[Start of Attachment]

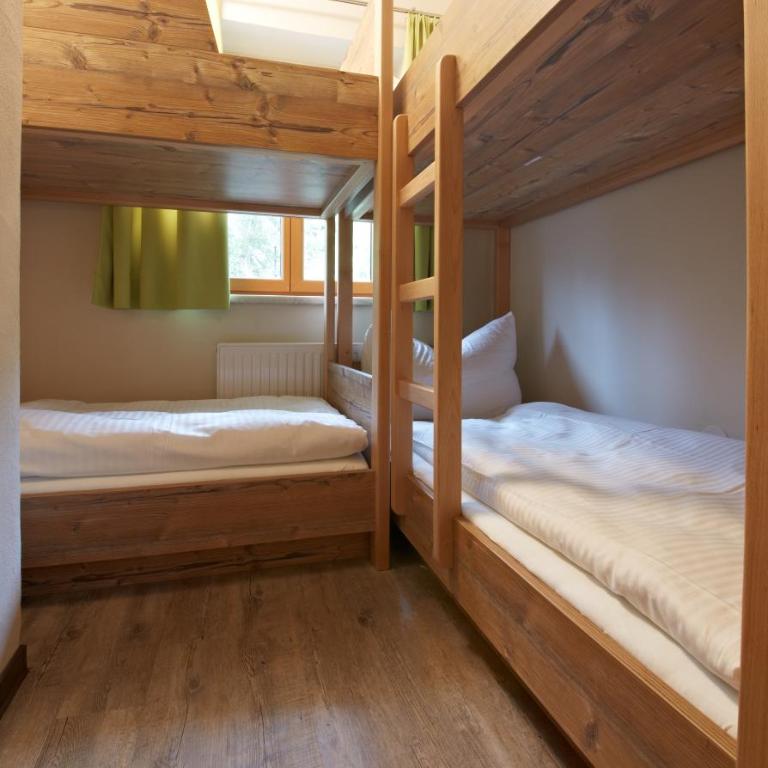 Holiday Lodge Central - Ferienhaus - 13
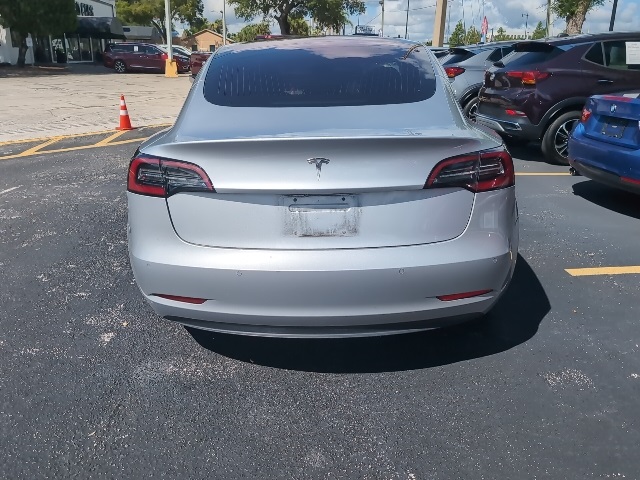 2018 Tesla Model 3 Long Range 5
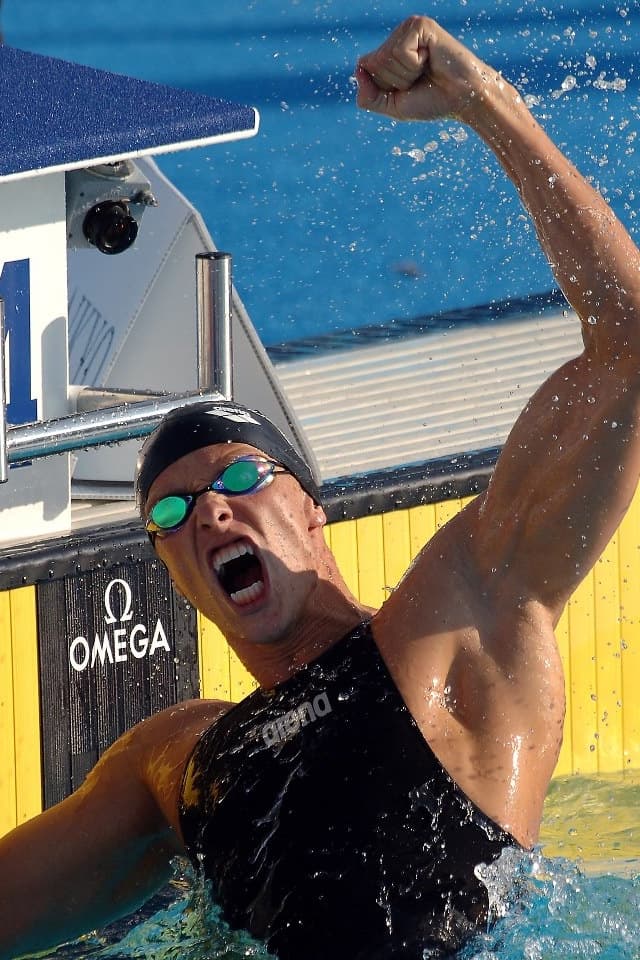 Roland Schoeman profile image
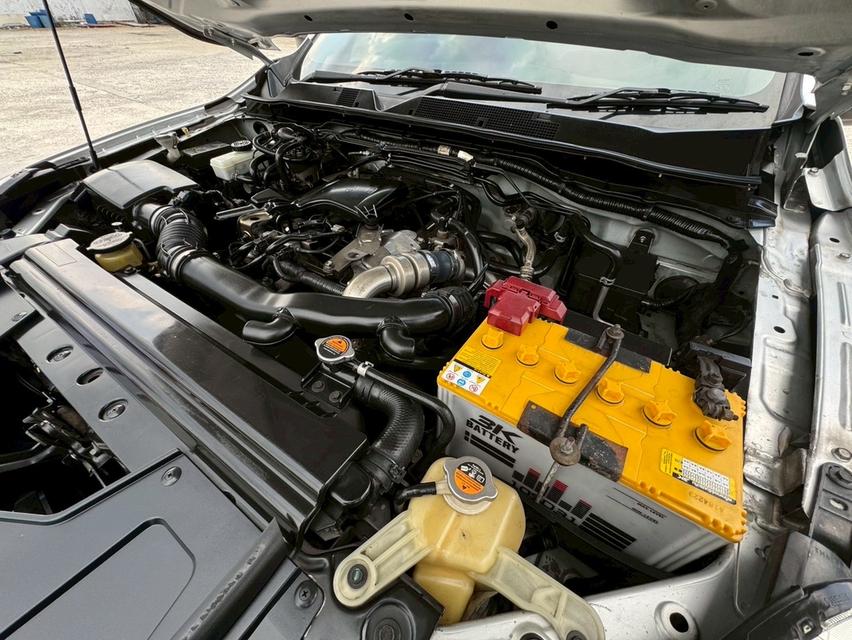 Nissan Navara Np300 2.5 SL MT รูปที่ 13
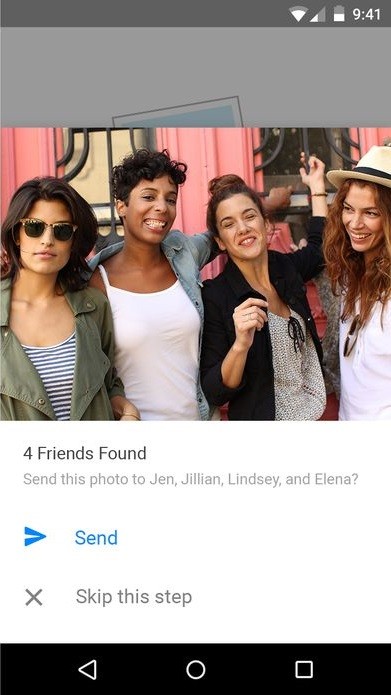 messenger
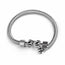 Motorcycle Brake Line Bracelet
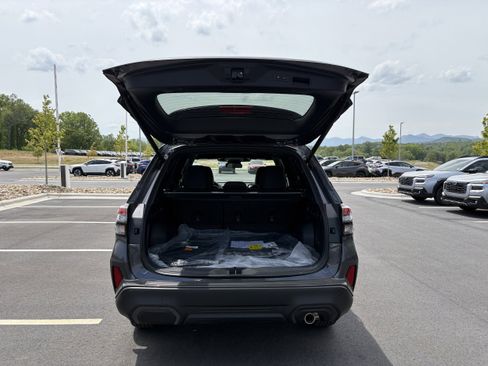 New 2026 Subaru Forester Limited AWD/4WD image 9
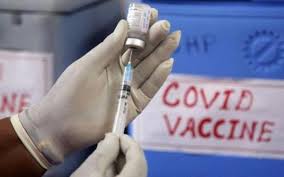 How to register for vaccine via cowin portal Foreign Nationals Can Get Vaccination In India The Hindu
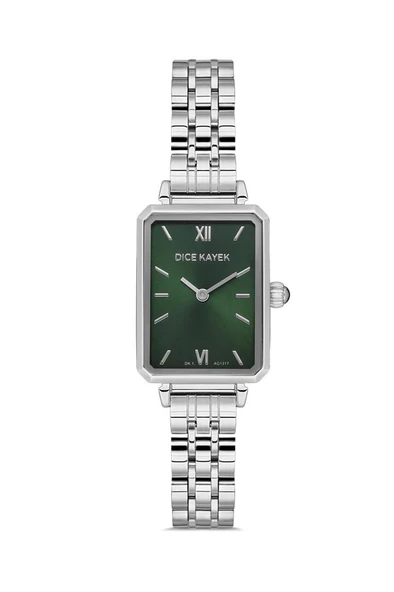 DICE KAYEK DK.1.AG1317.09 Kadın Kol Saati ürün görseli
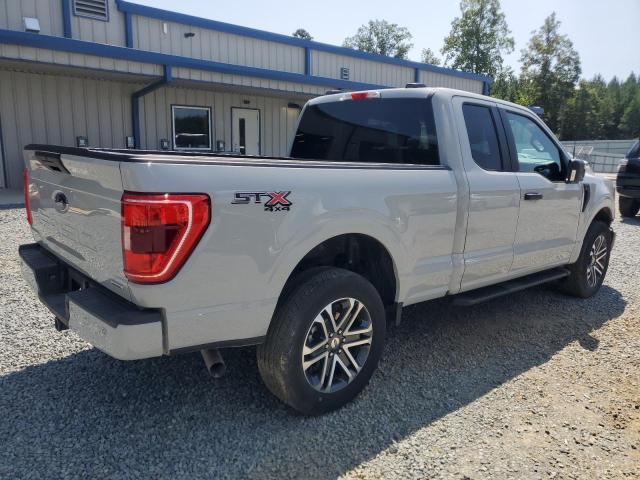 Photo 2 VIN: 1FTEX1EP1PKE26789 - FORD F150 SUPER 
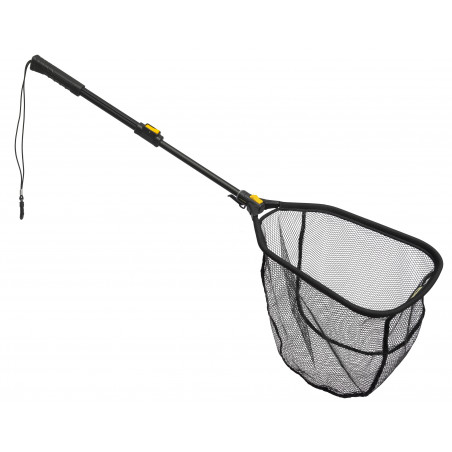 Epuisette Spro Folding Float Net Tele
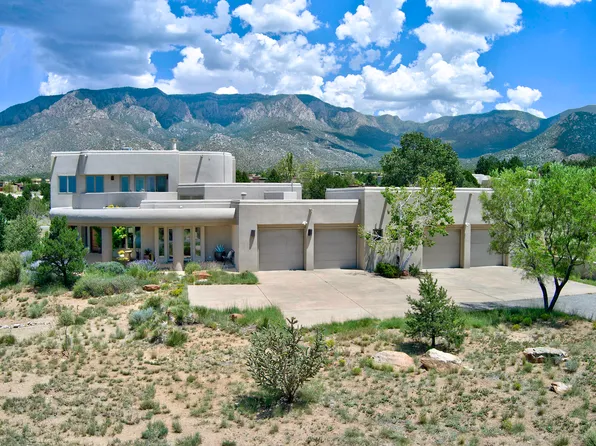 13407 Desert Zinnia Ct NE, Albuquerque, NM 87111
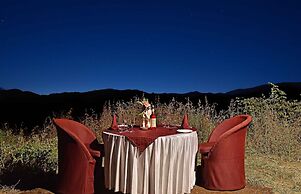 Kumbhalgarh Safari Camp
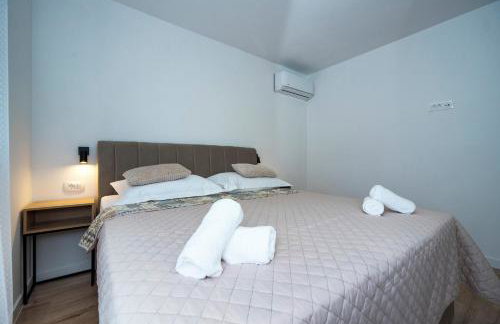 Luxury apartments Nicole - Foto 35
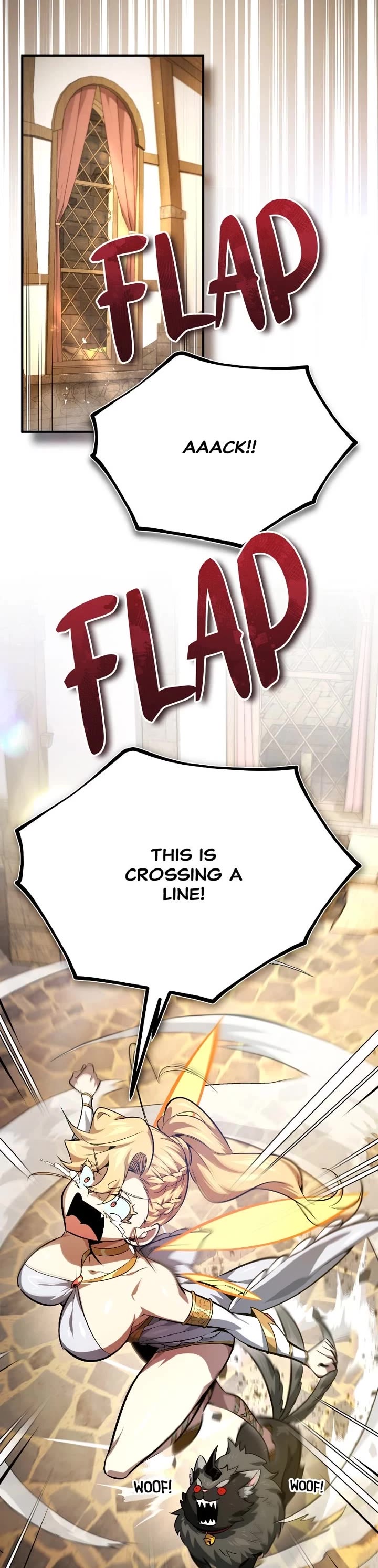There Are No Bad Heroes in This World chapter 4 page 29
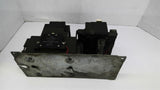 Cutler Hammer A10EN0 Series B1 Max 3 PH Starter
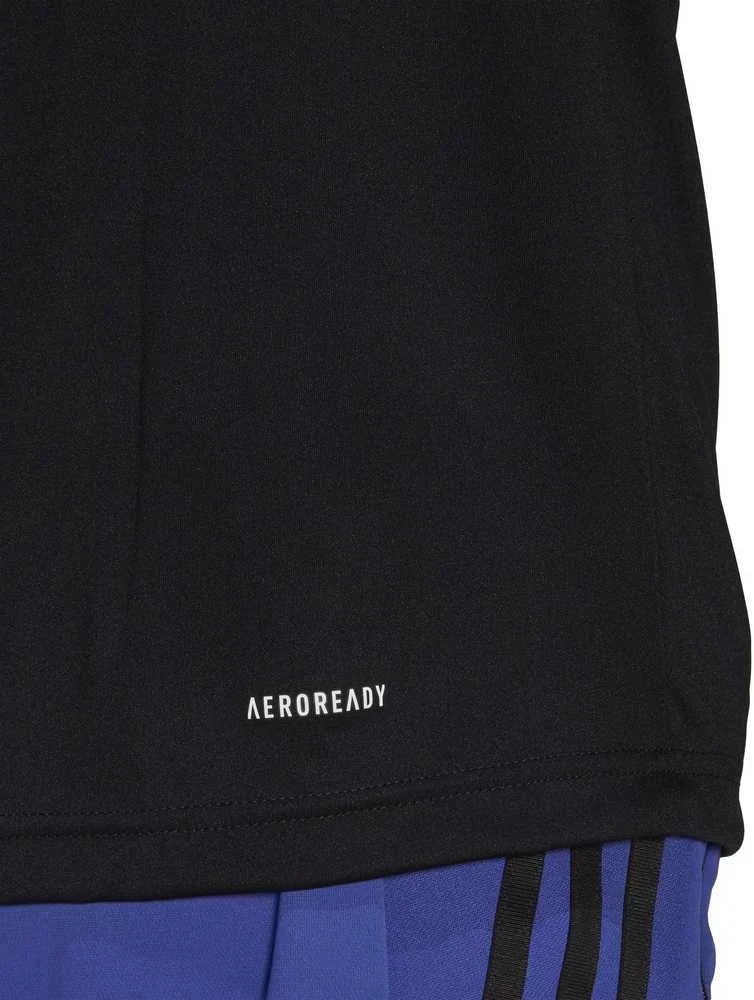 Adidas Marškinėliai Vyrams m 3s Back Tee Juodas GM2126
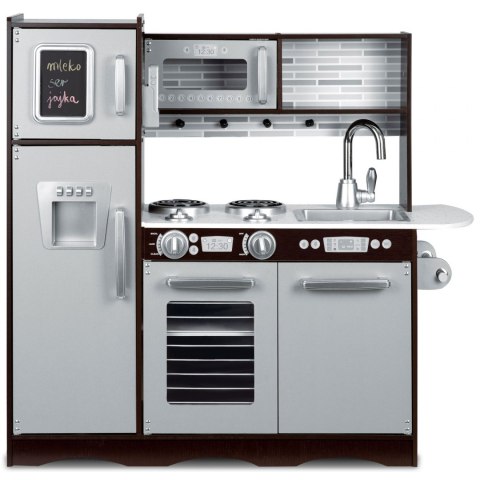 KUCHNIA kuchenka drewniana dla dzieci RC-797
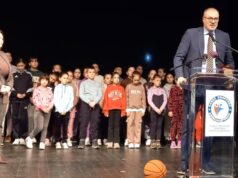 ODRŽAN TRADICIONALNI IZBOR NAJBOLJIH SPORTISTA: Tanaskoviću nagrada u Aleksandrovcu Lindzi Von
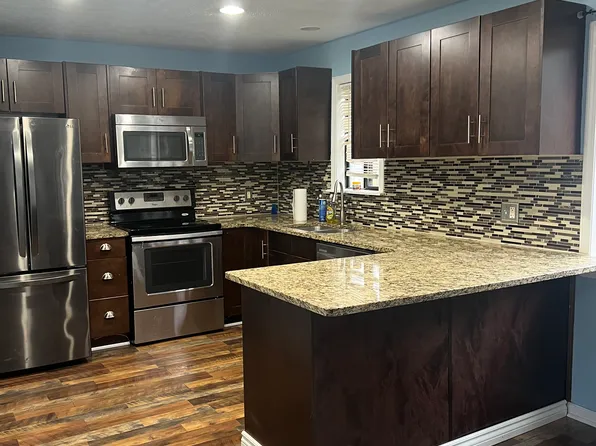 (undisclosed Address), Tobyhanna, PA 18466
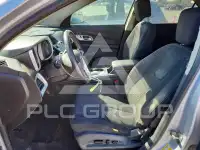 2014 Chevrolet Equinox photo
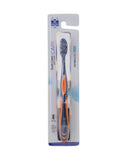 Tooth Brush - Orange, Oral Care, Chase Value, Chase Value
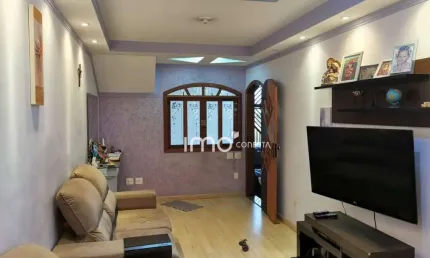 Casa com 3 quartos, 1 suíte à venda, 217 m² por r$ 647.000,00 - jardim esplanada - jundiaí/sp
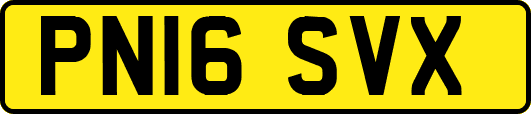 PN16SVX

[End of Attachment]

Your task ▸ Exactly as they appear, please return only the lines from the first line of the records through the line containing "Tooth Brush - Orange, Oral", both included, leaving out all pictures.

Problem solution ▸
 Holiday Lodge Central - Ferienhaus - 13
 2018 Tesla Model 3 Long Range 5
 Roland Schoeman profile image
 Nissan Navara Np300 2.5 SL MT รูปที่ 13
 messenger
 Motorcycle Brake Line Bracelet
 New 2026 Subaru Forester Limited AWD/4WD image 9
 How to register for vaccine via cowin portal Foreign Nationals Can Get Vaccination In India The Hindu
 DICE KAYEK DK.1.AG1317.09 Kadın Kol Saati ürün görseli
 Photo 2 VIN: 1FTEX1EP1PKE26789 - FORD F150 SUPER 
 Epuisette Spro Folding Float Net Tele
 13407 Desert Zinnia Ct NE, Albuquerque, NM 87111
 Kumbhalgarh Safari Camp
 Luxury apartments Nicole - Foto 35
There Are No Bad Heroes in This World chapter 4 page 29
 Cutler Hammer A10EN0 Series B1 Max 3 PH Starter
 Adidas Marškinėliai Vyrams m 3s Back Tee Juodas GM2126
 KUCHNIA kuchenka drewniana dla dzieci RC-797
 ODRŽAN TRADICIONALNI IZBOR NAJBOLJIH SPORTISTA: Tanaskoviću nagrada u Aleksandrovcu Lindzi Von
 (undisclosed Address), Tobyhanna, PA 18466
 2014 Chevrolet Equinox photo
 Tooth Brush - Orange, Oral Care, Chase Value, Chase Value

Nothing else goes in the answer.